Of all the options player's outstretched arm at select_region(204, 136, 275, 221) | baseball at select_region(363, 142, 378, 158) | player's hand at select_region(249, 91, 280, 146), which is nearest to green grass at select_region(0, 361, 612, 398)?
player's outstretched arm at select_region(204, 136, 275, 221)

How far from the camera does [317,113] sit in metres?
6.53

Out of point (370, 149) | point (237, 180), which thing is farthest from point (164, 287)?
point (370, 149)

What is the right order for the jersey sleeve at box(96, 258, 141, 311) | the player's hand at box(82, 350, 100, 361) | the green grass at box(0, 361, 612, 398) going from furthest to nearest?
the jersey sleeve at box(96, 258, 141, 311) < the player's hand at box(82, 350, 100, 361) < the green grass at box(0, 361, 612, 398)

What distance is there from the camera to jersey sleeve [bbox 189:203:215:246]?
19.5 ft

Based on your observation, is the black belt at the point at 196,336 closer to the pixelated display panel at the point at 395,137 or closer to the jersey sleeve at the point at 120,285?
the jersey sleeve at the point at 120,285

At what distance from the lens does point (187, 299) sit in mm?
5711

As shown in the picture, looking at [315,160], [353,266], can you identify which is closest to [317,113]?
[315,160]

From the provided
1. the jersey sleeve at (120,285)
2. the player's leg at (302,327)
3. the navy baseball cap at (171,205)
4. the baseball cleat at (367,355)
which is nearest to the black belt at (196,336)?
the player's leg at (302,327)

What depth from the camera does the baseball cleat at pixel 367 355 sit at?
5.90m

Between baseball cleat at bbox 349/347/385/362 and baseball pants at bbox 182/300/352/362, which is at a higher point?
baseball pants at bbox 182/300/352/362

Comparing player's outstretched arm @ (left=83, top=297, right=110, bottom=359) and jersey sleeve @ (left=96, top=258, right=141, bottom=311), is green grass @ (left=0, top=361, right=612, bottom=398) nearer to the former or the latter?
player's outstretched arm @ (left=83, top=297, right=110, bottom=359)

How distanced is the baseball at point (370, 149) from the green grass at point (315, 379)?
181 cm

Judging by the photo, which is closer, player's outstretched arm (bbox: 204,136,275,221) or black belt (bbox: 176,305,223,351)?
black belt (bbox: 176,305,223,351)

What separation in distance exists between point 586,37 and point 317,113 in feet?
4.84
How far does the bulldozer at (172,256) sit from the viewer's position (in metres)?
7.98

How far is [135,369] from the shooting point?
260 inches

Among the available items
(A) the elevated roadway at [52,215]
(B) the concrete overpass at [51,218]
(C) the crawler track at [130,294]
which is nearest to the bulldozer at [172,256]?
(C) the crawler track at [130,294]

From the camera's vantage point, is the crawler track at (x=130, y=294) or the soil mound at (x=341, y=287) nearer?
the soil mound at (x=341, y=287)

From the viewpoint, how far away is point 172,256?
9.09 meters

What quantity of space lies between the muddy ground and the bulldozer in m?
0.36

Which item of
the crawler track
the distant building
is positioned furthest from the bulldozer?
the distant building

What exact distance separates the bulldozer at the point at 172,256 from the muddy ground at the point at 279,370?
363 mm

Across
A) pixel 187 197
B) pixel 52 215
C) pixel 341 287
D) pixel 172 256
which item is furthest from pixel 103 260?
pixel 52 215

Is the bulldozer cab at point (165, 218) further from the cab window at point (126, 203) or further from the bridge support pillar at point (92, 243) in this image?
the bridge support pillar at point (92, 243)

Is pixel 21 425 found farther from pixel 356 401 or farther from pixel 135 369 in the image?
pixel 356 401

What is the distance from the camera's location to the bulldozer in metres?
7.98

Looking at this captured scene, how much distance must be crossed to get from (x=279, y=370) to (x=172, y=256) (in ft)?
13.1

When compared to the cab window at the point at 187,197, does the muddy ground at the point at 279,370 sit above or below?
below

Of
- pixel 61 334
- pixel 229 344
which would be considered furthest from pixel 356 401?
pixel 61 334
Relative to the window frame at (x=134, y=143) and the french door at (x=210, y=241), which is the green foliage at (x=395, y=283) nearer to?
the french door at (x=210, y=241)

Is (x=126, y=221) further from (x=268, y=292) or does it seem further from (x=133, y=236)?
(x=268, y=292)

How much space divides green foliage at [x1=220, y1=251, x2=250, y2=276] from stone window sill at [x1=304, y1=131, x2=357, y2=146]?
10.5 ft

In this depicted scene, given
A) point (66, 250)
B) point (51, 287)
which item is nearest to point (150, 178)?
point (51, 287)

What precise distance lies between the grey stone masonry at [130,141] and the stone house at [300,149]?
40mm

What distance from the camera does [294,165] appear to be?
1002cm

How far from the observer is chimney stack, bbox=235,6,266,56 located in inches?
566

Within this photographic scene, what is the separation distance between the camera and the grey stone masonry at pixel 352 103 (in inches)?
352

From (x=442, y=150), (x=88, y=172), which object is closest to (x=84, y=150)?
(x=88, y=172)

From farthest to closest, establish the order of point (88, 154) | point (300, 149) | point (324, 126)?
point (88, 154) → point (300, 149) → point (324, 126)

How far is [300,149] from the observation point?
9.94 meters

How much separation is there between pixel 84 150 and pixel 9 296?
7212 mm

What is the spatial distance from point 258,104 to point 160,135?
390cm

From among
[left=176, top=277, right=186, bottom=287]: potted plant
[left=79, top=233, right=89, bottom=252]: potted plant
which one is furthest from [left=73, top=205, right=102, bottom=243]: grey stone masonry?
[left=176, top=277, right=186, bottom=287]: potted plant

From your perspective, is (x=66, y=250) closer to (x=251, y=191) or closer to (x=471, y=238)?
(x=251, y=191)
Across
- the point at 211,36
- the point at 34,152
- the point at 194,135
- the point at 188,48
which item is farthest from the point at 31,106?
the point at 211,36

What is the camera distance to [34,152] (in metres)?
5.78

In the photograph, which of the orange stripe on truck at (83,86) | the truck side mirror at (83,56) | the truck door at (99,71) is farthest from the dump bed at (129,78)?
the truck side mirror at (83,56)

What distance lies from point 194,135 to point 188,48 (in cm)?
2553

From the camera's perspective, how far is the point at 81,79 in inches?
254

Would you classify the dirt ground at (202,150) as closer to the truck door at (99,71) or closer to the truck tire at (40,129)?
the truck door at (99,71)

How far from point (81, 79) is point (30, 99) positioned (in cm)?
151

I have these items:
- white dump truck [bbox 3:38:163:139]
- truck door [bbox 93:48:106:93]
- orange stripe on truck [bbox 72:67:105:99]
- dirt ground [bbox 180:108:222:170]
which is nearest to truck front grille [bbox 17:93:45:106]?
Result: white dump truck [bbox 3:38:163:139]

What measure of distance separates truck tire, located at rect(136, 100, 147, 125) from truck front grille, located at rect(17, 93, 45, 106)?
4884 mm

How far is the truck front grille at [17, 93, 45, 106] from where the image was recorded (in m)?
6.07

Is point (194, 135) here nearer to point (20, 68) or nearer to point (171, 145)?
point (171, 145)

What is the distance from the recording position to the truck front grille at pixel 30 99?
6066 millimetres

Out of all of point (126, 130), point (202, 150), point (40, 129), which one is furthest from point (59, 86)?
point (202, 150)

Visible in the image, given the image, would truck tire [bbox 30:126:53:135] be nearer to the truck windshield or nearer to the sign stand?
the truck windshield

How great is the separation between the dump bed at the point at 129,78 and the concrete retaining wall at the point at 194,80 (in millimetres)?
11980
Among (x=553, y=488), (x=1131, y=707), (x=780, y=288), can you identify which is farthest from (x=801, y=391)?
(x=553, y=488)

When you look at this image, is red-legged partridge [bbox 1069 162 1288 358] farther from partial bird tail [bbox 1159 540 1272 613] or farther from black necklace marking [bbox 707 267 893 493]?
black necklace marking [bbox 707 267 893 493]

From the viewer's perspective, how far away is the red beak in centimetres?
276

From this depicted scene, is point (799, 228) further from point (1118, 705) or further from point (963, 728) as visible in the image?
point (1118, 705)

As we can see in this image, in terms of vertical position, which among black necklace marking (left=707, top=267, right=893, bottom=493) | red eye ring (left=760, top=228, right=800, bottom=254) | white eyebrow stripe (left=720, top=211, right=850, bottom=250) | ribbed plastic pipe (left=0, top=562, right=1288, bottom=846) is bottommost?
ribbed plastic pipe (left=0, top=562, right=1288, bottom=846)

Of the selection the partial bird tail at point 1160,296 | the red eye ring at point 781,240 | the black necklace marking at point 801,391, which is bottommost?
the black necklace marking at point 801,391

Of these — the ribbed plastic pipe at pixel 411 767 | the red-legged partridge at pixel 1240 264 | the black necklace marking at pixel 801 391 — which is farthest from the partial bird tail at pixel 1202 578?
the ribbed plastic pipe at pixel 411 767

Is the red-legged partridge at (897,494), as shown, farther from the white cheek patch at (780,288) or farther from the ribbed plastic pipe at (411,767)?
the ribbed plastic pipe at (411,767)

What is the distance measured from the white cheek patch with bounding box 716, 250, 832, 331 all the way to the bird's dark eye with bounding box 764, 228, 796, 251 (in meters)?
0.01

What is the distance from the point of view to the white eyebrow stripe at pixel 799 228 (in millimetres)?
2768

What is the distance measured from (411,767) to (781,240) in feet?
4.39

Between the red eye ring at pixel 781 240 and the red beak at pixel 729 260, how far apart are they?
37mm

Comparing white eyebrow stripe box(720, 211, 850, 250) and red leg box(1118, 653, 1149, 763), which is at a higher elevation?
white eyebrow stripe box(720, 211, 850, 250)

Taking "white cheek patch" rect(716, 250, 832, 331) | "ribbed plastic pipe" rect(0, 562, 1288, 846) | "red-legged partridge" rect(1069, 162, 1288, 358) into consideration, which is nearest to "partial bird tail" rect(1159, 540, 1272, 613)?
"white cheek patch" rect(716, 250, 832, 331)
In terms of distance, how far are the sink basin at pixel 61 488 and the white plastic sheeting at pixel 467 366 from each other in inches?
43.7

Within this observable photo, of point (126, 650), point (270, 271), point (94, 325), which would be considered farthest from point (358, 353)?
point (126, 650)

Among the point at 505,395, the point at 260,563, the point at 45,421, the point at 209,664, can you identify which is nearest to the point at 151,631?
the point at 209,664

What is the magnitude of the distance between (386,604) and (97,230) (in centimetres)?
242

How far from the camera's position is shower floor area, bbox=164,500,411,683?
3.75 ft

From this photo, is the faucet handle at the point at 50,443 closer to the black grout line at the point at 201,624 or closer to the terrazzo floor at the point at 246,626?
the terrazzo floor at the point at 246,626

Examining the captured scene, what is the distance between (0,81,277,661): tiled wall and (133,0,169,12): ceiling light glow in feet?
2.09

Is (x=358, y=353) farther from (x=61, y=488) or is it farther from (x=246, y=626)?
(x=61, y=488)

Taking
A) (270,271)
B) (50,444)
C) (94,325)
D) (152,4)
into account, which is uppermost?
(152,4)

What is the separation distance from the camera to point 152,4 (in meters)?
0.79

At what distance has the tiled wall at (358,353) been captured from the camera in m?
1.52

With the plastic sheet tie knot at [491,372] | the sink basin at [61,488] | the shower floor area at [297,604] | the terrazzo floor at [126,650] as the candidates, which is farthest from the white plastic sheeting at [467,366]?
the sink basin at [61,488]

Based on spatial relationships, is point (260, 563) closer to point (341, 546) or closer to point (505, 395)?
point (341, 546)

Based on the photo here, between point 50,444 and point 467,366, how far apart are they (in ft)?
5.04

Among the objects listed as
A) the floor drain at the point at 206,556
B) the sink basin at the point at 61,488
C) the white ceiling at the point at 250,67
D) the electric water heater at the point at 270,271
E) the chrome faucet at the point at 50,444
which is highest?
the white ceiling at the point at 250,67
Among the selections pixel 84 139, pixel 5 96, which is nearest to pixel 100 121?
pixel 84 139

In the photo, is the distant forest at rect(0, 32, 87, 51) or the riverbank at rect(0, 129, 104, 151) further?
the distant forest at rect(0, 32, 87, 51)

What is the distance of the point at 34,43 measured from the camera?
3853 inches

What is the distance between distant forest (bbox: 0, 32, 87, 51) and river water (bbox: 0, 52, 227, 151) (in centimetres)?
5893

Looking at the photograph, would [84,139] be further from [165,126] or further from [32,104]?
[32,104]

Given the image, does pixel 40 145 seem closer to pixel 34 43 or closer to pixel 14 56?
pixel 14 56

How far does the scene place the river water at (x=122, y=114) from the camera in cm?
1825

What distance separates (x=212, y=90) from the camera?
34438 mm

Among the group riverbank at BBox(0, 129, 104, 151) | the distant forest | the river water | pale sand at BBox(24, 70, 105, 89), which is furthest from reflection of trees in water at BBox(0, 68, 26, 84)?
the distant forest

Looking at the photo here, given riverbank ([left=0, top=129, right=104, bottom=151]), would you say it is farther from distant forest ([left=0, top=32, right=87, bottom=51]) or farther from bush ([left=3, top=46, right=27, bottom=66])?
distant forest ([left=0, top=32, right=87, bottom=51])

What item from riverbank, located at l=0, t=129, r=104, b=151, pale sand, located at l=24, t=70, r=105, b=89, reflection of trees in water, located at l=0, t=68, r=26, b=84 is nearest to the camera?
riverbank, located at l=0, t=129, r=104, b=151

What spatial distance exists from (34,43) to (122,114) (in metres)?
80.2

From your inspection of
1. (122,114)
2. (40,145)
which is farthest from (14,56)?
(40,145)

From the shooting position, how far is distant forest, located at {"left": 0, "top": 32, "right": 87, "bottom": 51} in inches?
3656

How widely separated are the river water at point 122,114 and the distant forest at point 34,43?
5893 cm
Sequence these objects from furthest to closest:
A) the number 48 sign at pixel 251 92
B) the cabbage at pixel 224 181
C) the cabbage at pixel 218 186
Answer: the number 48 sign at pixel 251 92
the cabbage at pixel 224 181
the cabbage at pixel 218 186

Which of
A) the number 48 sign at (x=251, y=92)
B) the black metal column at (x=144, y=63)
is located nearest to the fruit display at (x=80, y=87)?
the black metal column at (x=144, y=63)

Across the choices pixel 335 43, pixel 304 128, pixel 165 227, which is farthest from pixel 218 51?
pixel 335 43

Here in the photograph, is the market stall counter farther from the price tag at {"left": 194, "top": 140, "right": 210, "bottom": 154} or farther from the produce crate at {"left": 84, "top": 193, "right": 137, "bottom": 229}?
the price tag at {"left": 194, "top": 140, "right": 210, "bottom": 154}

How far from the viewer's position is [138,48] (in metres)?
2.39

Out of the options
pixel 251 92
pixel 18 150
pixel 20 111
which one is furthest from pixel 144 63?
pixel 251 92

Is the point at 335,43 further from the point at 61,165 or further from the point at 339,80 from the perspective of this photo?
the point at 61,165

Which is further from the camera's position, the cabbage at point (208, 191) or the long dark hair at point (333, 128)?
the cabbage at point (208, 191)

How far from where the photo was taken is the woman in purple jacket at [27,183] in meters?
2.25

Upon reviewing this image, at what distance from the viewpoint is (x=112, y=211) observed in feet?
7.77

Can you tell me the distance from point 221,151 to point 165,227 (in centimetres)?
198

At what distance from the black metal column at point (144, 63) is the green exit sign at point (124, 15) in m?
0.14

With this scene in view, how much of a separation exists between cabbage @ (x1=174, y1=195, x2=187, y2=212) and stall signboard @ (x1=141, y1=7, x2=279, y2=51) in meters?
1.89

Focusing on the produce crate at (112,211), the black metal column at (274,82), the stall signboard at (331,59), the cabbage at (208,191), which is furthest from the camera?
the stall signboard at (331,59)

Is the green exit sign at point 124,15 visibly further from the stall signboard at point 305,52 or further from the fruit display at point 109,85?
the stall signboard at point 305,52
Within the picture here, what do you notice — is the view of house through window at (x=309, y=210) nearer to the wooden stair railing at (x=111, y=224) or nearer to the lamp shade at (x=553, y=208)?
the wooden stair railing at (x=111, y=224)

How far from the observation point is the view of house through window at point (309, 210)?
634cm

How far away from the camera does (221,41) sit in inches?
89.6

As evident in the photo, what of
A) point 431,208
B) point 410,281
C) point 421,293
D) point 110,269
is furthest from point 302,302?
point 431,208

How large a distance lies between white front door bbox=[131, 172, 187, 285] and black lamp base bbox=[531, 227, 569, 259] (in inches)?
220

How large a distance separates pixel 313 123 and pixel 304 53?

Prompt: Please repeat the part of the material that opens with the line containing "How far from the observation" and runs through the end of the material, copying each line word for word.

Answer to this task:
How far from the observation point is the view of house through window at point (309, 210)?
634cm

How far away from the camera does (221,41) sit in inches?
89.6

As evident in the photo, what of
A) point 431,208
B) point 410,281
C) point 421,293
D) point 110,269
is furthest from point 302,302?
point 431,208

How large a distance lies between white front door bbox=[131, 172, 187, 285] and black lamp base bbox=[531, 227, 569, 259] (in inches)?
220

How large a distance separates pixel 313 123 and pixel 304 53?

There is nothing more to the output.